Breechblock markings are made by the impact of the shell head against the breechblock by the force of the explosion in the cartridge. Inasmuch as these nearly instantaneous pressures amount to a few thousands of pounds per square inch up to as much as 65,000 pounds per square inch (in the case of some rifle ammunition), and since the pressure is exerted equally in all directions, it is obvious that the shell case (at the moment that the bullet leaves it) will strike or be pushed back against the breechblock with considerable force. When the head space is large and the shell head does not lie directly against the breechblock, the shell may acquire a considerable momentum before it strikes the breechblock, and the markings will consequently be more distinct. Soft, uncoated primers give the best impressions. Often several matchings can be found on the same pair of shells (Figs. 24, 25).
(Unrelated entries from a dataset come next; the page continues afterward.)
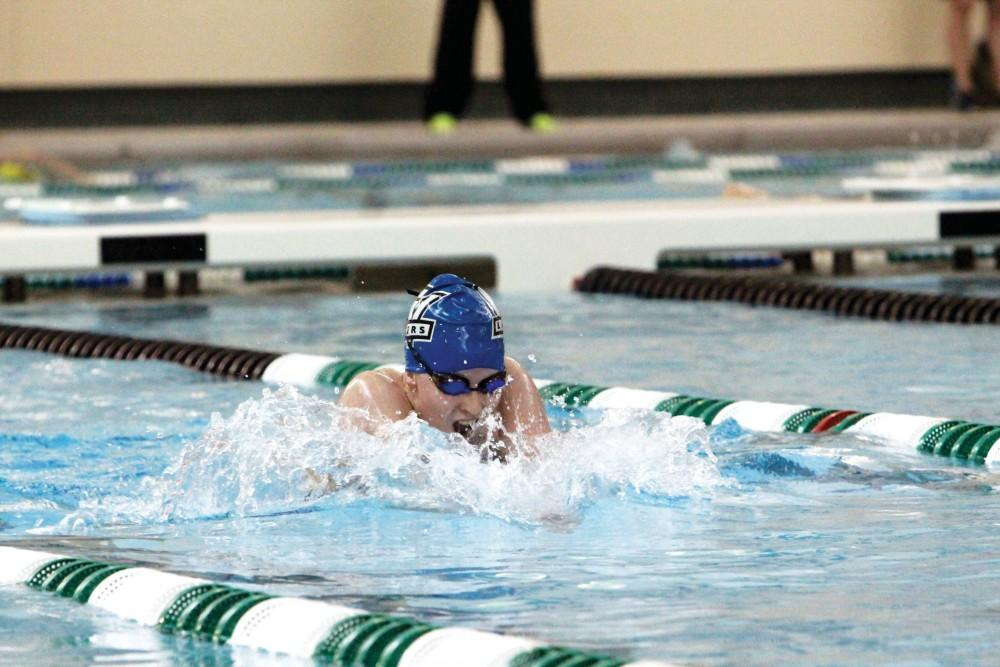 GVL / Emily Frye - Emily Gallagher in action on Monday, Jan. 12, 2015.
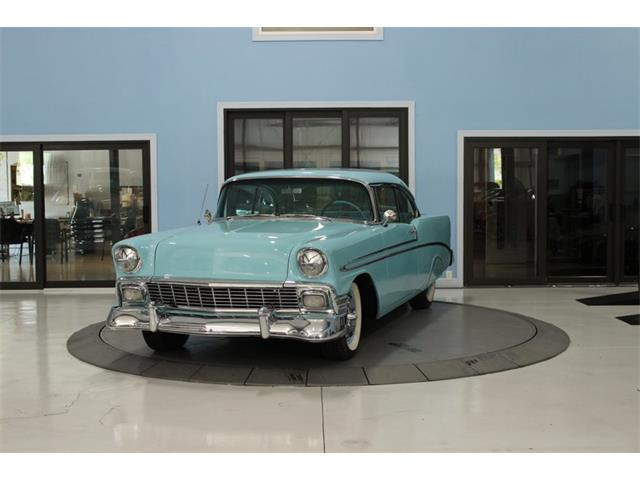 Picture of '56 Bel Air - Q2LS
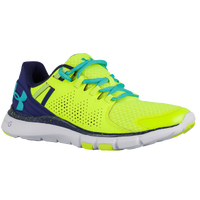 Under Armour Micro G Limitless TR - Women's - Light Green / Purple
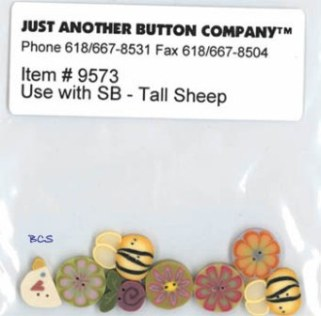 Just Another Button Company - Tall Sheep Button Pack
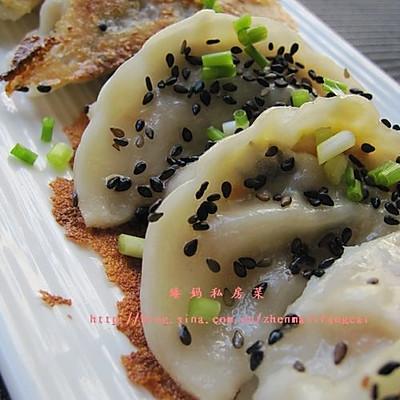 脆皮芝麻煎饺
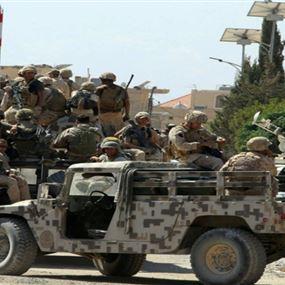 تغريم امرأة شتمت المؤسسة العسكرية وراقبت تحركات الجيش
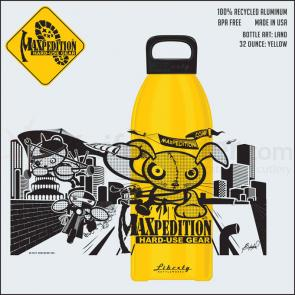 Maxpedition LB32LANDY 32oz Water Bottle  inchLAND inch, Yellow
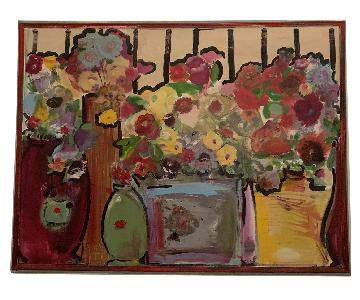 Multi-Colored Floral Painting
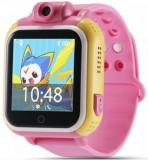 Smartwatch iUni Kid730, 1.54inch, GPS, Bratara silicon (Roz)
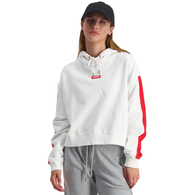 HUFFER WOMENS VANCITY SUNDAY HOOD WHITE/RED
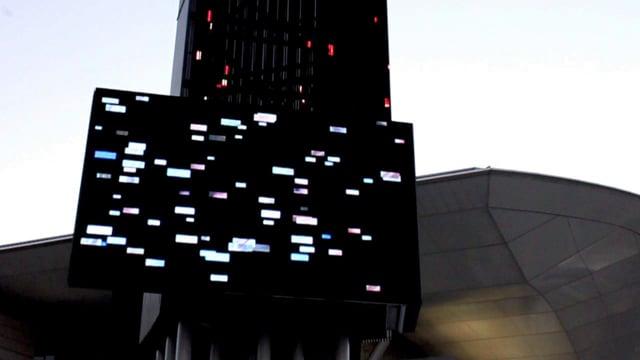 """AOTM2: Ben Houge: """"Model Lightbox"""""""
It frequently happens that the markings are so well defined and so distinctive that simple enlarged photographs, taken under proper illumination, are sufficient to show that the evidence shell and test shell must have been fired in the same gun. Fig. 26 is a reproduction of Goddard's photographs of the evidence and test shell in the celebrated Sacco Vanzetti case. The extraordinary similarity of the markings on these shells can lead the experienced firearms examiner to but one conclusion. The comparison microscope was not used in this case as Goddard, the only person using the instrument at that time, was not called into the case until later when the findings were being reviewed by the Governor.
Figs. 27, 28, and 29, taken from the author's files, show such an obviously repetitive character of distinctive markings that comparison microscope (or comparison camera) photographs are scarcely necessary. Enlarged photographs (usually 8X10 inches) are better understood by the members of the average jury, to whom a comparison microscope may appear to be a very complicated instrument.
In .22 cal. rim fire ammunition the pressure is ordinarily insufficient to produce Breechblock marks of any value, but occasionally repetitive markings are produced (Fig. 30) and, of course, they should always be searched for. Firing pin impressions, however, can be matched more frequently.
The characteristics of the markings made by the Breechblock depend on the processes of manufacture, the particularities or peculiarities of construction, and on what happens to the face of the Breechblock subsequent to manufacture. Fortunately for the examiner the possibilities for variation are almost infinite.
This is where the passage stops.